Source data:
▬▬▬

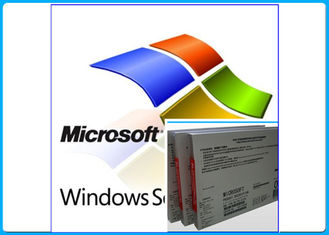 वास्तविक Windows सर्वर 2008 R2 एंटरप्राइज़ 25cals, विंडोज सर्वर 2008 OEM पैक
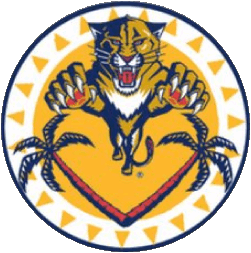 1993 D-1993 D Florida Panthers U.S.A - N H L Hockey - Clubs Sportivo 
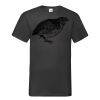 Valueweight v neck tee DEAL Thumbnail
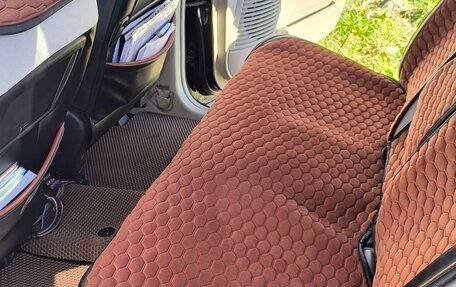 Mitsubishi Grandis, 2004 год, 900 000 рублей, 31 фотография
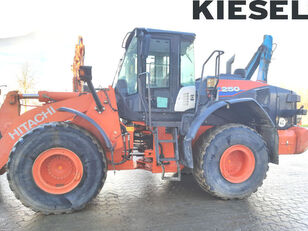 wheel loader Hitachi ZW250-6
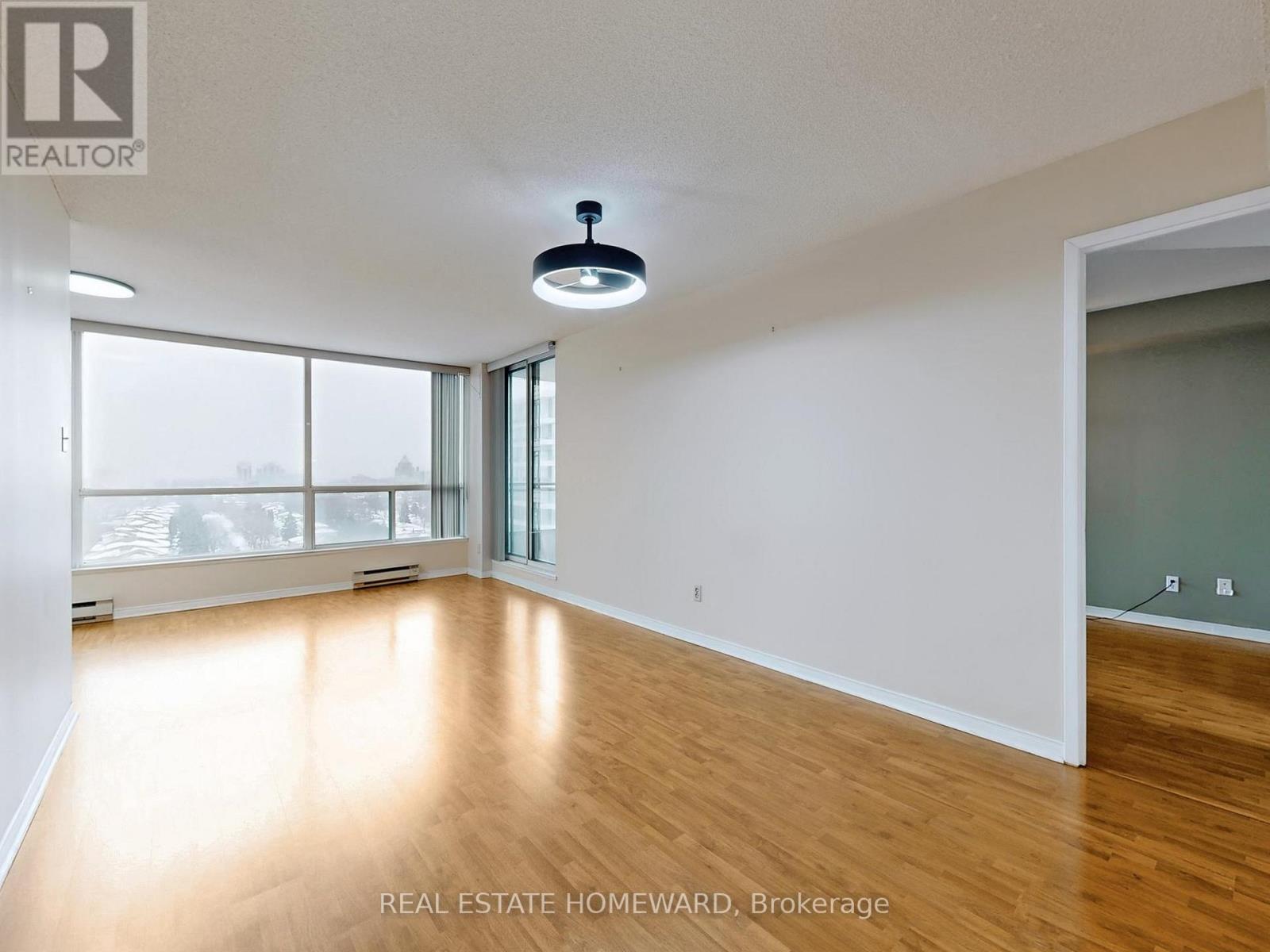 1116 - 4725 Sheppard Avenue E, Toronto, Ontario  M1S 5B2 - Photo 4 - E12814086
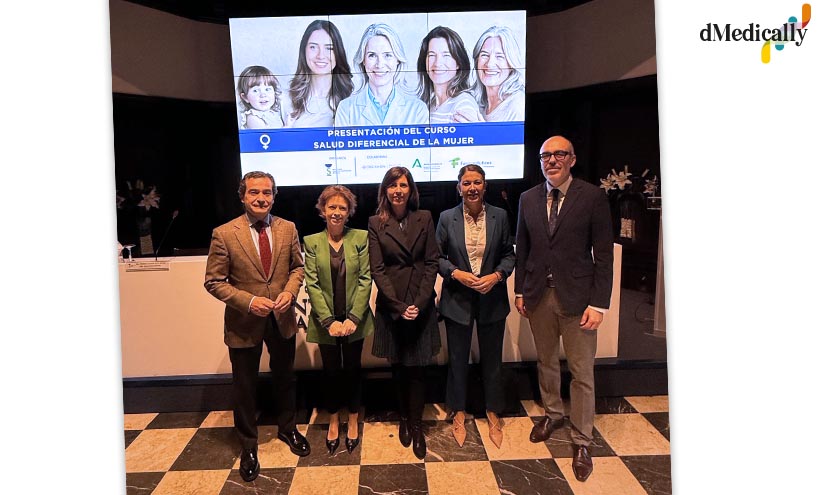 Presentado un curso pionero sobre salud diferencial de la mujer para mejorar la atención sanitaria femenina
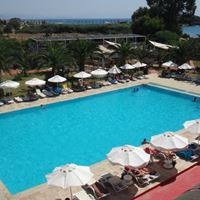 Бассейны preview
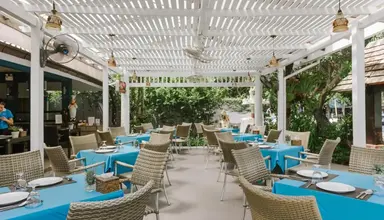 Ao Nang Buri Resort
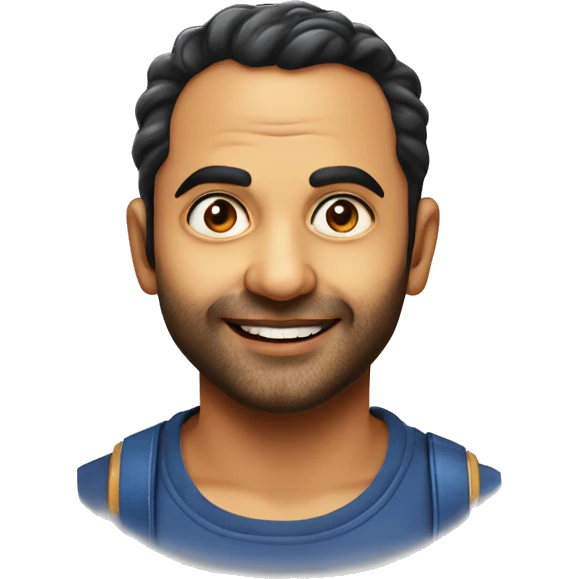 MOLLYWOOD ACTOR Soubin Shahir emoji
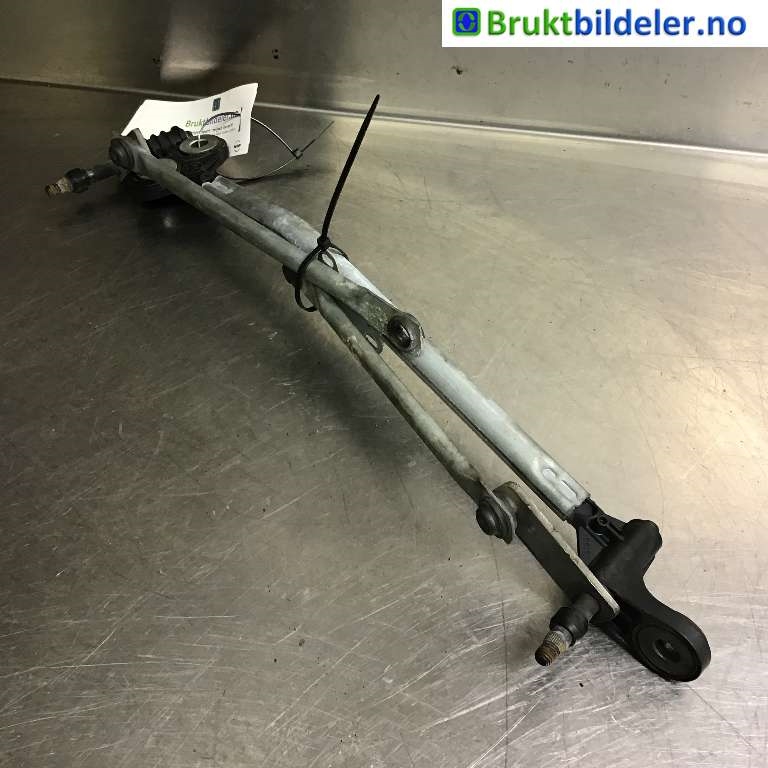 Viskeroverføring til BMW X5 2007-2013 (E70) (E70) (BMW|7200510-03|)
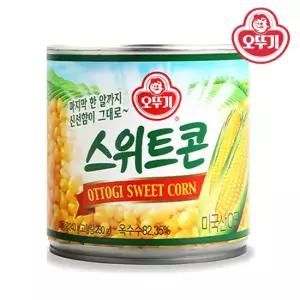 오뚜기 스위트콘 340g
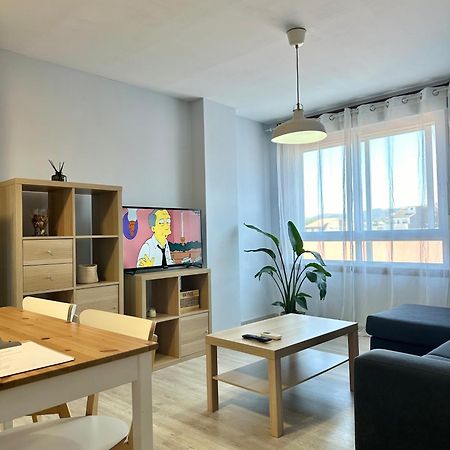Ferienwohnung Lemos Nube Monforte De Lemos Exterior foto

▬▬▬

• [What is being asked] When copying from the data above, print only the lines from the line containing "1116 - 4725" to the line containing "오뚜기 스위트콘 340g", exactly, and leave the pictures out.

• [Final answer]
 1116 - 4725 Sheppard Avenue E, Toronto, Ontario  M1S 5B2 - Photo 4 - E12814086
 Presentado un curso pionero sobre salud diferencial de la mujer para mejorar la atención sanitaria femenina
 Бассейны preview
 Ao Nang Buri Resort
 MOLLYWOOD ACTOR Soubin Shahir emoji
 Viskeroverføring til BMW X5 2007-2013 (E70) (E70) (BMW|7200510-03|)
 오뚜기 스위트콘 340g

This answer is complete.